In practice, basically anything goes. I understand that Spring has an interest in the idea that software architects are always cowboys and operations are always conservative, so the Spring 'benefit' of sneaking architectural upgrades into an application archive past operations is time and again highlighted.

As I explained in reactions on previous posts of Adam, I just don't think this is the case. Certainly it's not the case for each and every company.

Posted by Robert Tuinman on March 23, 2010 at 01:08 PM CET #

@ Grzegorz

>Spring helps me with servlets, JSP, JPA, JSF, JTA, JCA, JAXB, JMX etc.

In the past Spring has been helpful indeed with e.g. JDBC, but I'm far from convinced it provides any benefit for the JPA API. On the contrary I think something like JPATemplate is really unnecessary. Maybe you like it, and that's good for you, but most people I personally know much rather use the more elegant and clean JPA API directly.

In a Java EE environment, I'm also not sure why I would need any additional help with JTA. The API is minimal and very focussed. Better yet, because of declarative transactions, in 99% of all cases the API is completely invisible for me.

The same goes for web services. Java EE offers an excellent and clean API here. The Spring 'abstraction' API on top of if only seems to make things that were once easy more difficult.

Maybe Spring does offer some benefits with using JCA, which can feel a little archaic at times. I think JCA though is not really targeted at regular application developers, but it more intended for vendors providing some kind of integration connector for their system.

>As I said - one of our projects uses Spring from 1.0.x. Now it uses Spring 3.0.0 IN PRODUCTION with absolutely no issues.

Good for you, but what does this prove? We have a project that was deployed to JBoss AS 4.2. When JBoss AS 5 was released, we tested our app for some 6 months on it and then pushed it into production with absolutely no issues. We did the same with JBoss AS 5.1 and intend to do the same again with JBoss AS 6.

####

Instructions for the task:
Continue the comment thread on Spring versus Java EE, starting right after its last sentence.

Record set:
####

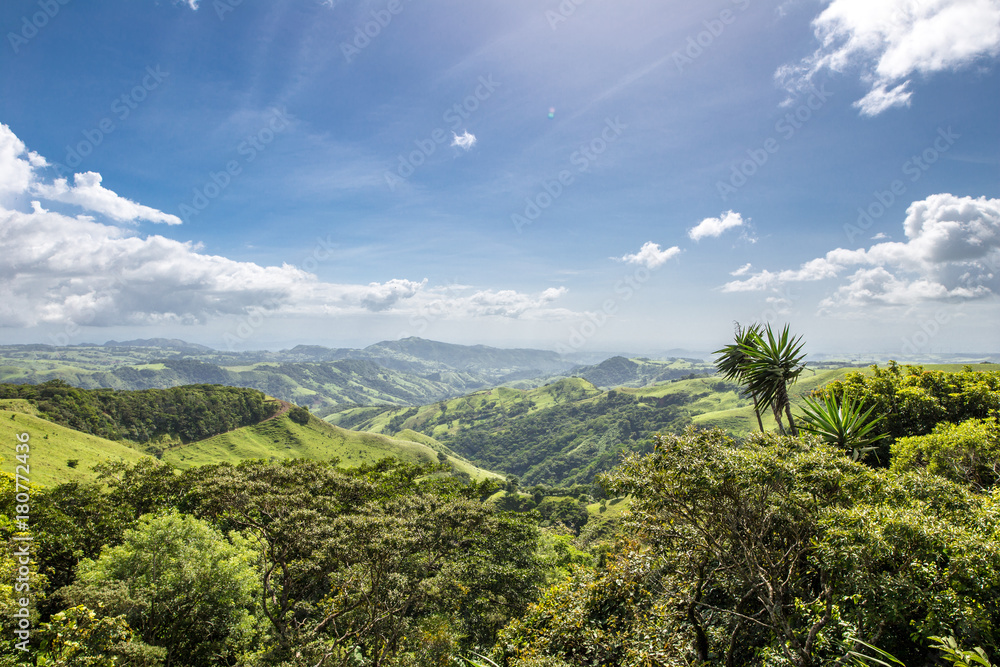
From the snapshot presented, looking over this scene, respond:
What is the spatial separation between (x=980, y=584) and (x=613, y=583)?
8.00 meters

####

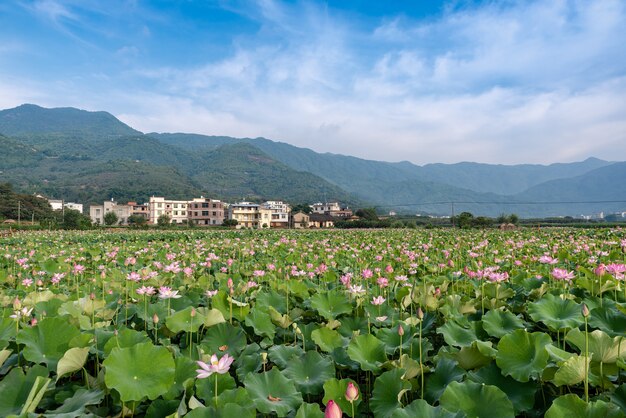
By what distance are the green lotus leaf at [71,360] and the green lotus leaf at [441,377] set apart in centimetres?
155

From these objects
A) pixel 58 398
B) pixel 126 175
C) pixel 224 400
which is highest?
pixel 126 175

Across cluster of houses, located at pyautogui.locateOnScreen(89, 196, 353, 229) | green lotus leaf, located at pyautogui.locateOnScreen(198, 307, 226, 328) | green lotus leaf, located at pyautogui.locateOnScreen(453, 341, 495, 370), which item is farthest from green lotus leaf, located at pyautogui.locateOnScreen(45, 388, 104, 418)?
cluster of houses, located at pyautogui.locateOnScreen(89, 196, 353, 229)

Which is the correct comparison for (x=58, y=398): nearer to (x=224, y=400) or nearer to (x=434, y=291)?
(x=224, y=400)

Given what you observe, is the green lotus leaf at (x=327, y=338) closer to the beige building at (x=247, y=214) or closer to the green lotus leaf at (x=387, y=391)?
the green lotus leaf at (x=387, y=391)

####

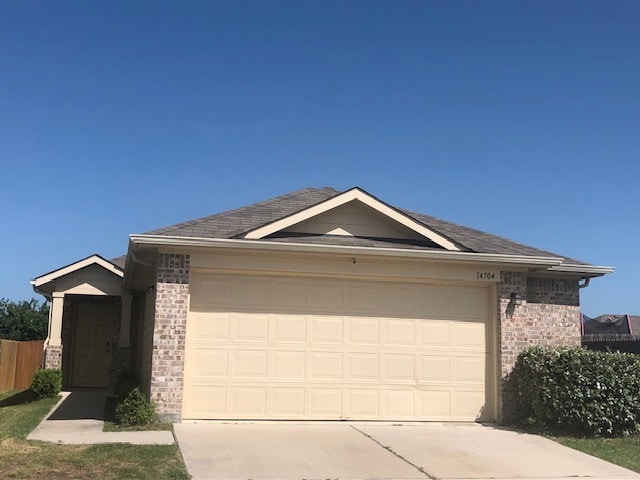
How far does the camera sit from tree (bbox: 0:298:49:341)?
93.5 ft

####

Output:
Posted by Robert Tuinman on March 23, 2010 at 01:26 PM CET #

@Robert

I don't use JPATemplate, I use pure JPA API (which by the way Spring guys recommend) JPA in Spring gives me benefit of using both JPA and JDBC at the same time (same connection, same tx).

About JTA - I might sound like quoting spring reference, but Spring's tx management is clean, declarative, testable and usable outside app server. It allows both XA and non-XA transactions with the same API - we're living in a world which cannot just abandon separate JPA/Hibernate/JDBC transaction APIs :)

WebServices - of course Java EE has great JAX-WS/JAX-RPC APIs. If one don't like template-style web services access I'm not the one to convince him/her. I just found it easy (even possible) to use legacy axis1-style webservice in Spring-Integration using Spring-WS.

JCA - OK, I went too far :)

I've also had little problems migrating from JBoss 4.2 to 5.0/5.1. But as @Eberhard said - it's usually easier to replace Spring inside WAR then to replace whole app server (which may run other applications as well).

regards
Grzegorz Grzybek

Posted by Grzegorz Grzybek on March 23, 2010 at 01:47 PM CET #

@Grzegorz

Okay, good to hear that even the Spring guys now recommend using the JPA directly.

In Java EE however one can just as well use JDBC and JPA within the same tx. Both the EM and a plain old datasource can be injected in your beans. A datasource is injected with e.g. @Resource(name="jdbc/MyDS").

Connections obtained from this datasource will participate in the currently active transaction, just as everything else thats supports transactions will (e.g. like a transactional cache).

If I just want to execute a native query however, I often find it easier to just use the EM for this as well instead of going through the JDBC API. The EM perfectly supports executing native queries.

>it's usually easier to replace Spring inside WAR then to replace whole app server (which may run other applications as well).

Okay, if your app server also runs other applications, then it's easier to replace the Spring container that's embedded in your WAR.

We however don't really do this. We run 1 application on 1 AS instance. I'm not really sure whether it's a misconception or a failure on Java's part, but I don't really think either the JVM itself or the AS is a replacement for what is the task of an OS: separating and isolating applications.

Since the AS only provides a very mild level of isolation between applications running on it, IMHO 'applications' on a single AS are more like larger modules of a single application. At the lowest level we have the methods and the classes. One level up is the package, then comes the Java EE module (web modules, ejb modules) and then, if you still need a modularization level on top of that you can use 'application modules' that execute on a single AS. These 'application modules' typically share the same local JNDI, so they can use each other's datasources directly, and they can communicate via local interfaces. Note that I'm not advocating such a setup as something a typical application needs!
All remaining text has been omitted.